■ **Task instructions**
1. Transcribe the passage of the L'Hopital's Rule thread from "4. Originally Posted" up to and including "distributed the x.".
2. Extend the forum thread on L'Hopital's Rule with the posts that follow its final reply.

■ **Extracted text**
— START —

# Thread: Calc: L'Hopital's Rule

1. ## Calc: L'Hopital's Rule

hey can someone please see if I did this right,

x--> infinity, (4x+9) / (7x^2 +4x - 9)
take the derivative = 4 / 14x + 4
so would it be 0? if not i'm not sure what to do next.

and

the integral from 0 to infinity of 1 / (x(x^2)+5)
so i did 1 / x^3 + 5x then i can't take the derivative again b/c the numerator is 1. now i don't know what to do.

any help is much appreciated.

2. Originally Posted by darkblue
hey can someone please see if I did this right,

x--> infinity, (4x+9) / (7x^2 +4x - 9)
take the derivative = 4 / 14x + 4
so would it be 0? if not i'm not sure what to do next..
No need to use it.
Use divide by $x^2$ the numerator and denominator.

3. Originally Posted by darkblue
hey can someone please see if I did this right,

x--> infinity, (4x+9) / (7x^2 +4x - 9)
take the derivative = 4 / 14x + 4
so would it be 0? if not i'm not sure what to do next.
yes, it would be zero.

the integral from 0 to infinity of 1 / (x(x^2)+5)
so i did 1 / x^3 + 5x then i can't take the derivative again b/c the numerator is 1. now i don't know what to do.

any help is much appreciated.
ok. you have two different things here. you said you had 1/(x(x^2) + 5), but if you expand that, you would have 1/(x^3 + 5) not 1/(x^3 + 5x). so i think you made a typo here. please correct it

4. Originally Posted by Jhevon
yes, it would be zero.

ok. you have two different things here. you said you had 1/(x(x^2) + 5), but if you expand that, you would have 1/(x^3 + 5) not 1/(x^3 + 5x). so i think you made a typo here. please correct it
thank you.
oh i see. it is: 1 over x(x^2 + 5), then i just distributed the x.

— END —

■ **Supplied material**
— START —

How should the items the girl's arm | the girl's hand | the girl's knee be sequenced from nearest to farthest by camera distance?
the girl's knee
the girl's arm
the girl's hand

— END —

■ **Answer set**
1.
4. Originally Posted by Jhevon
yes, it would be zero.

ok. you have two different things here. you said you had 1/(x(x^2) + 5), but if you expand that, you would have 1/(x^3 + 5) not 1/(x^3 + 5x). so i think you made a typo here. please correct it
thank you.
oh i see. it is: 1 over x(x^2 + 5), then i just distributed the x.

2.
so 1 over (x^3 + 5x) ?

5. Originally Posted by darkblue
thank you.
oh i see. it is: 1 over x(x^2 + 5), then i just distributed the x.
so 1 over (x^3 + 5x) ?
Don't distribute the x

By the method of partial fractions:
$\frac {1}{x \left( x^2 + 5 \right)} = \frac {A}{x} + \frac {Bx + C}{x^2 + 5}$

$\Rightarrow 1 = (A + B)x^2 + Cx + 5A$

$\Rightarrow A + B = 0$
........... $C = 0$
.......... $5A = 1$

So we have: $A = \frac {1}{5} \mbox { , } B = - \frac {1}{5} \mbox { and } C = 0$

So, $\int \frac {1}{x \left( x^2 + 5 \right)}dx = \int \left( \frac { \frac {1}{5}}{x} - \frac { \frac {1}{5}x}{x^2 + 5} \right)dx$

$= \frac {1}{5} \int \frac {1}{x} dx - \frac {1}{5} \int \frac {x}{x^2 + 5} dx$

Can you take it from here?

6. ohh Partial Fractions! I forgot about that. thankyou

so i got (1/5 ln x - (1/10) ln(x^2 + 5) + C
is the 1/10 right? because i multiplied 1/5 by 1/2.

7. Originally Posted by darkblue
ohh Partial Fractions! I forgot about that. thankyou

so i got (1/5 ln x - (1/10) ln(x^2 + 5) + C
is the 1/10 right? because i multiplied 1/5 by 1/2.
yes, that's correct

8. thanx again! problem solved!